Но грязные и закорузло-потные, они и тут не переставали жить нарным тяжелым воздухом — ибо всякому терпению положена своя мера.
Конвойные — забитые солдатики, худые и тонкоголосые, окружали беззащитную голь, но их обнаженные шашки не сверкали, а были ненужными и даже, казалось, тупыми и картонными.
До вокзала дороги два-три часа оставалось.
То тут, то там вспыхивало тонкое змеиное пламя, и малиной входила махорка в ночь.
Стало теплее и уютнее: что-то домашнее оседало на душу и тихо ласкало.
Будто уж и на волю выпустили!
— Это так не полагается! — сказал было конвойный, сказал и забыл.
Их было немного, и, попарно прикованные друг к другу, они шли и чувствовали куртку соседа и там, за этим сухим волосатым сукном, изможденное тело и ребра, но каждый чувствовал также, что вот сзади идет Аришка и идет Васька, нескованные и особенные.
Аришка то и дело забегает наперед, семеня около каждой пары.
Она заглядывает в глаза… и зубы ее широкие и белые поддразнивают, а глаза светлые, детские и жалеют, и смеются, и просят, и тоскуют. И вся она живет перед ними какая-то горячая и желанная. У всех-то допытывается: куда ты и за что, куда и за что? — И все охотно по нескольку раз повторяют одно и то же, и не замечают этого.
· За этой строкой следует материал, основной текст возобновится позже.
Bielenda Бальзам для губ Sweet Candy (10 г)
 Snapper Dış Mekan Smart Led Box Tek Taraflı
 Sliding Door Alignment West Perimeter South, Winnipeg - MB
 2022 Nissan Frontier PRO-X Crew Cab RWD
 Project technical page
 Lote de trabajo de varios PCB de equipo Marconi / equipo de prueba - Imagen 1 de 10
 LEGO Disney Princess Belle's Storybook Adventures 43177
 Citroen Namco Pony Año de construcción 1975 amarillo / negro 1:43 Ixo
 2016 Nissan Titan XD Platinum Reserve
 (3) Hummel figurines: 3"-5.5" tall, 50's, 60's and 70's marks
А Ариша толкует, что идет она по «аферистическому делу», идет только в роты, потому что малолетняя, а купца Сальникова, у которого в любовницах жила, в Сибирь сослали… вместе деньги подделывали, вместе и старуху покончили злющую.
Вся фигурка ее, чистенькая и опрятная, кажется маленькой, болтливой птичкой, перелетающей в этой грезящей ночи, и жизнь ее — мгновенье…
Васька, напуганный и шершавый мальчонка, напротив того, как поставили, так и идет молча, задумчиво. Изорванные рыжие сапожонки шмыгают, а ученическая курточка с бляхой на ремне висит, будто приставленная, и поддергивается.